• Task details
Reproduce the data below word for word, but leave out the pictures.

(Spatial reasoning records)
________________________

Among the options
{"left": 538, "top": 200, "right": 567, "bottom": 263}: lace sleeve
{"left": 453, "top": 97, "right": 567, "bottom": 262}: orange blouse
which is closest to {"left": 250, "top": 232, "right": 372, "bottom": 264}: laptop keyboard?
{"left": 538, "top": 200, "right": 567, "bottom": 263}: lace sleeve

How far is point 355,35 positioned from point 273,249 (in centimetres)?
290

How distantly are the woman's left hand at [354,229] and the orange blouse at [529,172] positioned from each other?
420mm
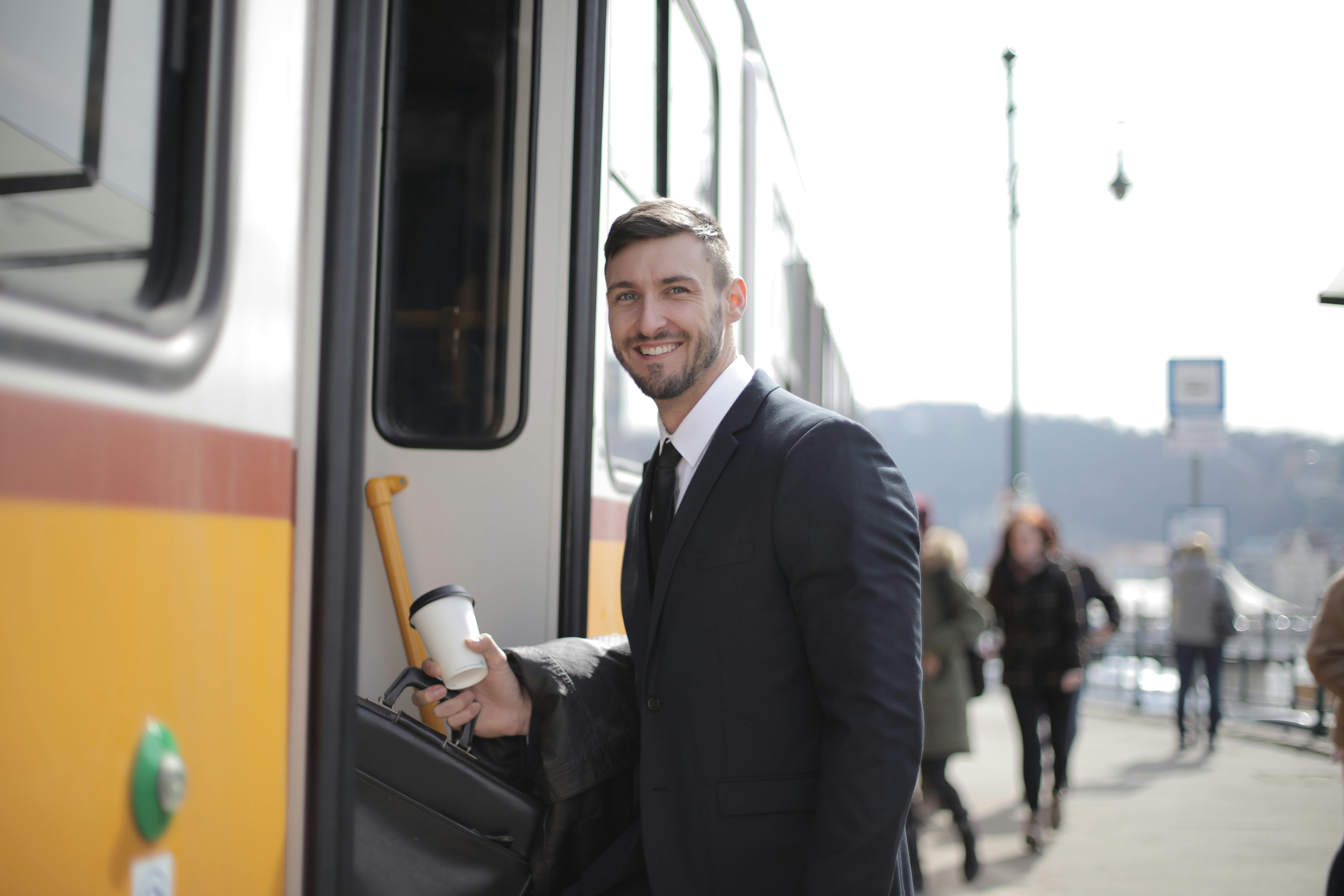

________________________

• Reply to the task
Among the options
{"left": 538, "top": 200, "right": 567, "bottom": 263}: lace sleeve
{"left": 453, "top": 97, "right": 567, "bottom": 262}: orange blouse
which is closest to {"left": 250, "top": 232, "right": 372, "bottom": 264}: laptop keyboard?
{"left": 538, "top": 200, "right": 567, "bottom": 263}: lace sleeve

How far is point 355,35 positioned from point 273,249 (in centimetres)?
290

How distantly are the woman's left hand at [354,229] and the orange blouse at [529,172] positioned from each other?
420mm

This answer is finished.